I’d been granted a chance to rewrite my past, erase my pain by providing a future for my child.

And that was an opportunity I’d take gladly.





6





Destinations and Doorways





Katherine

5 weeks, 4 days

The squeak of the cart wheel echoing in the expanse of the silent Rose Room was blasphemy.

I cursed Eagan for giving me this one. He’d probably done it on purpose.

My lips flattened, and I picked up my pace. The squeak picked its pace up and its pitch, too. The library patrons looked up from their tomes with accusatory glares.

I decided then to make sure Eagan got stuck on card catalog organization. In addition, I decided to shuffle them before he got started.

My anxiety eased marginally once I was through the room and into a quieter, less traveled part of the library.

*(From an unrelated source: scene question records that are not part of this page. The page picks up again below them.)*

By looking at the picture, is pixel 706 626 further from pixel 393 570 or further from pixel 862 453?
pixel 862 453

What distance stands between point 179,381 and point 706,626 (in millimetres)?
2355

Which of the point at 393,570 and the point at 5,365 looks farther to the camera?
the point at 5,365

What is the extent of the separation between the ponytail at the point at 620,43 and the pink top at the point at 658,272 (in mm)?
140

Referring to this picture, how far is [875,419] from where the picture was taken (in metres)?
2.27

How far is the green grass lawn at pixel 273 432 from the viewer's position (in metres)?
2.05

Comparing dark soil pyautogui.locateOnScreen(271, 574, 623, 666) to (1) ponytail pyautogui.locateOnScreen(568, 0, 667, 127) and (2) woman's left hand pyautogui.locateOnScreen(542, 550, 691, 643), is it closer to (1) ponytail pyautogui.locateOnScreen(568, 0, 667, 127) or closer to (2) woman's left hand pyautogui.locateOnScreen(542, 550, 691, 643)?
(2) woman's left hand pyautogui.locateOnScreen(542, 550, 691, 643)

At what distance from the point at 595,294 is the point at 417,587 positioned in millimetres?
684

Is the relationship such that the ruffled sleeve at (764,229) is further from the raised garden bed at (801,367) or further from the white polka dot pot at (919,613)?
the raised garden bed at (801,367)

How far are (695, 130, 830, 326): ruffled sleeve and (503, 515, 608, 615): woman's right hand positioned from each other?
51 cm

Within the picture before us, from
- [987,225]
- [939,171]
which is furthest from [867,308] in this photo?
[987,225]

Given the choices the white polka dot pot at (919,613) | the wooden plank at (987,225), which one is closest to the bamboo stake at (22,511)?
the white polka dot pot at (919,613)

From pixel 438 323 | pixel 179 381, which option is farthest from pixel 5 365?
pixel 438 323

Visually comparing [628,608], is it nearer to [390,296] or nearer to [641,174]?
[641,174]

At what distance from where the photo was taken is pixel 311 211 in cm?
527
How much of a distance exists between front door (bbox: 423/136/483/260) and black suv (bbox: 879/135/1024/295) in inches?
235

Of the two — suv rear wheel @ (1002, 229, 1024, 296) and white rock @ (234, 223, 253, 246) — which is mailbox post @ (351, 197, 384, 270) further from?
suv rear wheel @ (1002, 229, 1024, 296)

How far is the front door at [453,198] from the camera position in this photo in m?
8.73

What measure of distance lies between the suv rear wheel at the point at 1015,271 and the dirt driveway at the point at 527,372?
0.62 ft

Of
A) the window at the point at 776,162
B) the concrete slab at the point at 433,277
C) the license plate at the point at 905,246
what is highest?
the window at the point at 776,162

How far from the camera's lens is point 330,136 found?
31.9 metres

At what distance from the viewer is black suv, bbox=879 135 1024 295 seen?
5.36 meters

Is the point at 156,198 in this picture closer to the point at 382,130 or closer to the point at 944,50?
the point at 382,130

I wound through mazes of shelves, towering sentinels of knowledge containing countless words, the results of millions of hours of combined work, of strategy and planning, of research and thought.

What lived in these rooms was more valuable than all the riches in the world.

When I pulled to a stop in front of my destination and the squeak ceased, the quiet wrapped around me, a cocoon of sound, heavy and warm. And I took to my task.

Someone had been busy researching Mesopotamia. I had stacks of books about Babylon, Gilgamesh, and Sargon and the Akkadians. Gods and myths, legends that had spawned stories to be retold in religions all across the world. As I shelved a few and wheeled the noisy cart around the corner, I imagined what the reader might have been doing. Writing a paper for school perhaps. Or researching to write a novel. Maybe a fantasy with roots in history. Or, —even more impressive—they’d just wanted to learn for the joy of learning.

I smiled at the prospect. There was nothing I found more appealing than a person who loved to learn.

When I reached my next shelf, my smile faded. Someone had put books back incorrectly. Not only were they in the wrong section of the library—we were in nine hundred, geography and history, and these belonged in the three hundreds under social sciences and folklore—but they were flipped upside down.

Eagan, I’d put money on it. I’d bet he’d set the whole thing up, that lawless bastard.

With a magnificent scowl, I cleaned the shelf up. What Eagan didn’t know—and what I’d never tell him—was that fixing the shelf actually sent a shot of dopamine and adrenaline through me.

There was little I enjoyed as much as putting things in their place.

It had been three days since I discovered my uterus was occupied, three days since Theo asked—demanded?—that I move in. He wasn’t wrong. I knew it would be easier together than apart, especially with everyone moving on. If things were the way they used to be, maybe it’d be different. Because it used to be me and my friends and no one else. We’d have raised the embryo together.

Don’t get me wrong—I was happy for them. They’d all found exemplary men, and the progression was natural. But I found myself unexpectedly mourning the idea of the four of us essentially sharing a baby.

I brushed the thought away and shifted it to reality. Being so deeply alone and pregnant was not ideal. As much as I loved solitude, I was unused to it. Our house had always been full. Someone had always been home. Now it was as silent as a tomb, and as lively as one, too.

But the thought of living with strangers was enough to make me wildly uncomfortable.

As I shelved a book about the Assyrians, I considered the man who would father my child, as I had so many times over the last few days. Really, I’d been thinking about him far longer than that. Since that first night. The only night.